* WHAT YOU SHOULD DO *
Find the string "from" in the data, then copy every line where it is found.

◆ ◆ ◆ ◆

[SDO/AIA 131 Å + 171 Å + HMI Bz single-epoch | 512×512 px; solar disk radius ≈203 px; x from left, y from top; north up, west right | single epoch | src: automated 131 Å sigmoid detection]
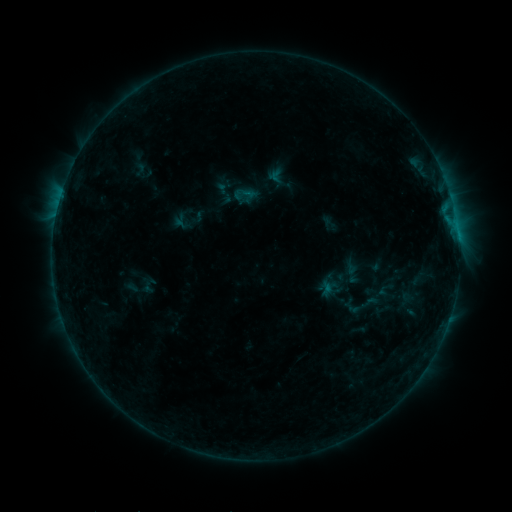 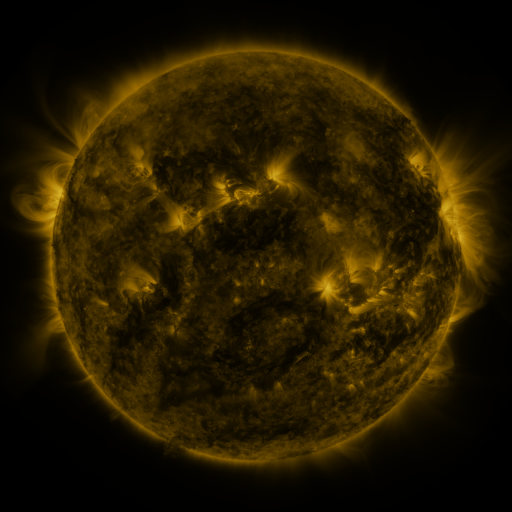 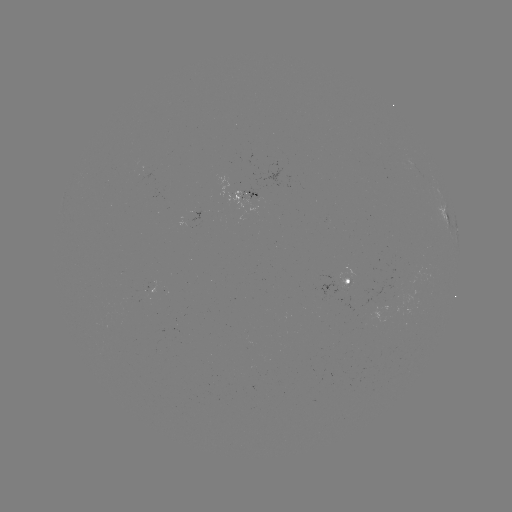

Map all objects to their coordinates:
sigmoid: (140, 169)
sigmoid: (246, 194)
sigmoid: (369, 302)
sigmoid: (353, 308)
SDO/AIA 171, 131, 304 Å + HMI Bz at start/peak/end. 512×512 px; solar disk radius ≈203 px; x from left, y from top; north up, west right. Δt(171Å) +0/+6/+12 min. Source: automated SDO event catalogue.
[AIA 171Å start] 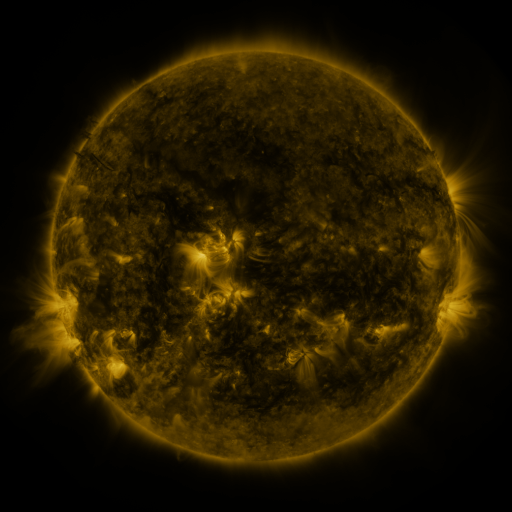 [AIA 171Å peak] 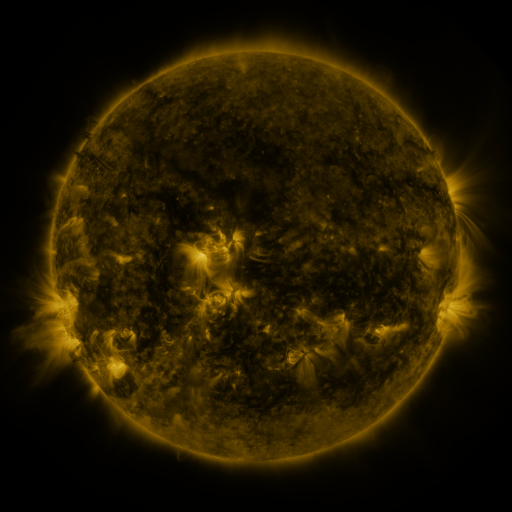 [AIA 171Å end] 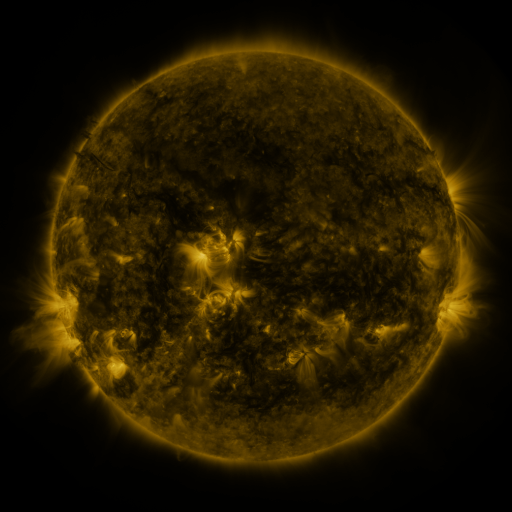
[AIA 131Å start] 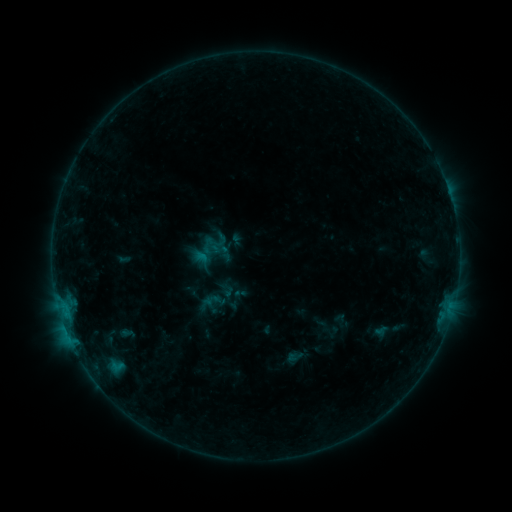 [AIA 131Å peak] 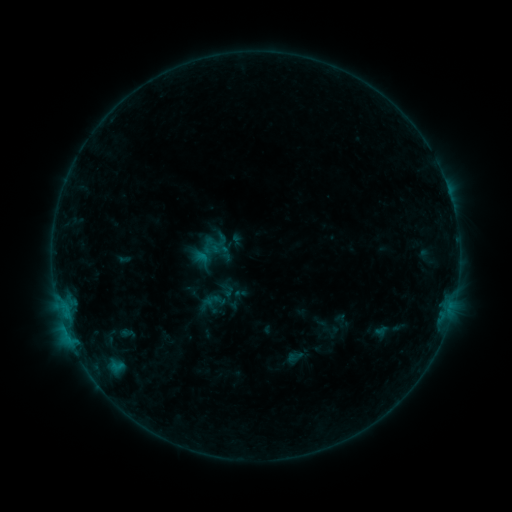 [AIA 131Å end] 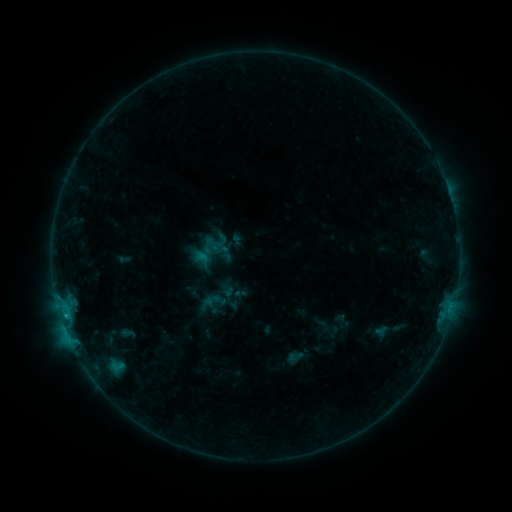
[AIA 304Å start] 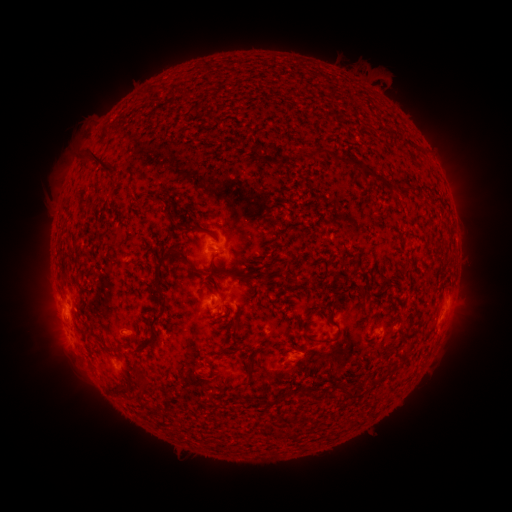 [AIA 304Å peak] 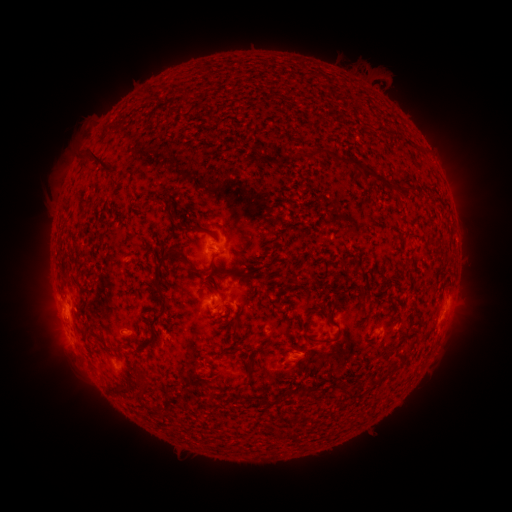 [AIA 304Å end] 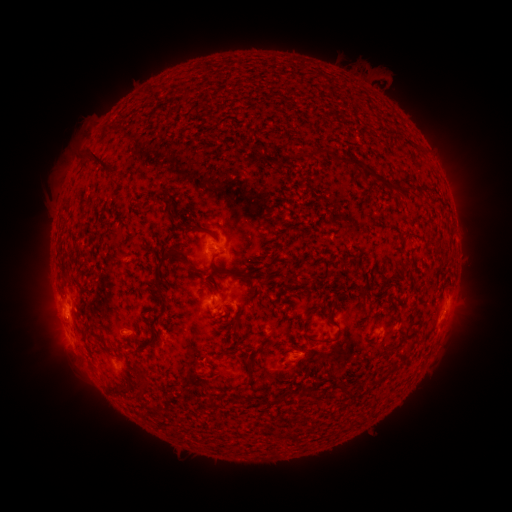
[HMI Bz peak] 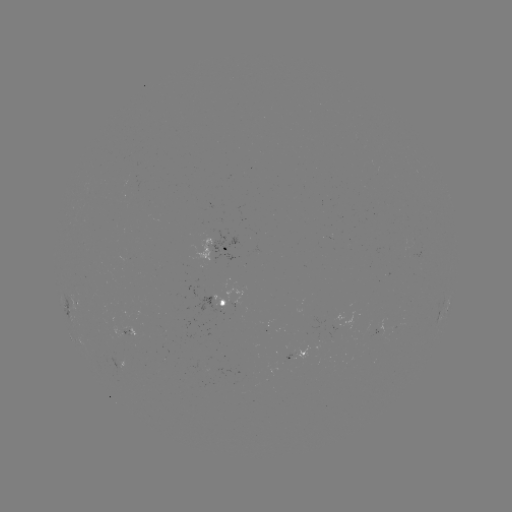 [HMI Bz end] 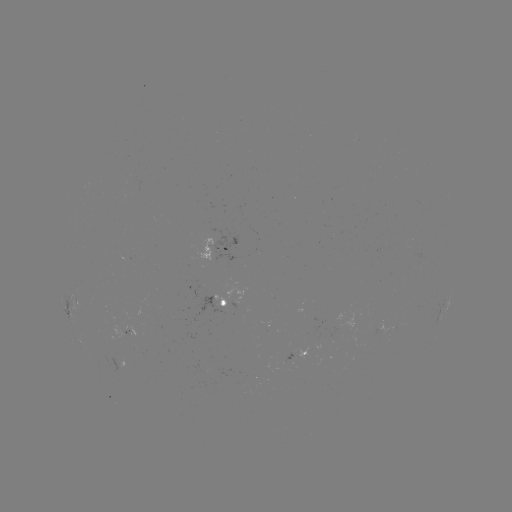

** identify B6.1 flare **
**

◆ ◆ ◆ ◆

* REPLY TO THE EXERCISE *
[SDO/AIA 131 Å + 171 Å + HMI Bz single-epoch | 512×512 px; solar disk radius ≈203 px; x from left, y from top; north up, west right | single epoch | src: automated 131 Å sigmoid detection]
SDO/AIA 171, 131, 304 Å + HMI Bz at start/peak/end. 512×512 px; solar disk radius ≈203 px; x from left, y from top; north up, west right. Δt(171Å) +0/+6/+12 min. Source: automated SDO event catalogue.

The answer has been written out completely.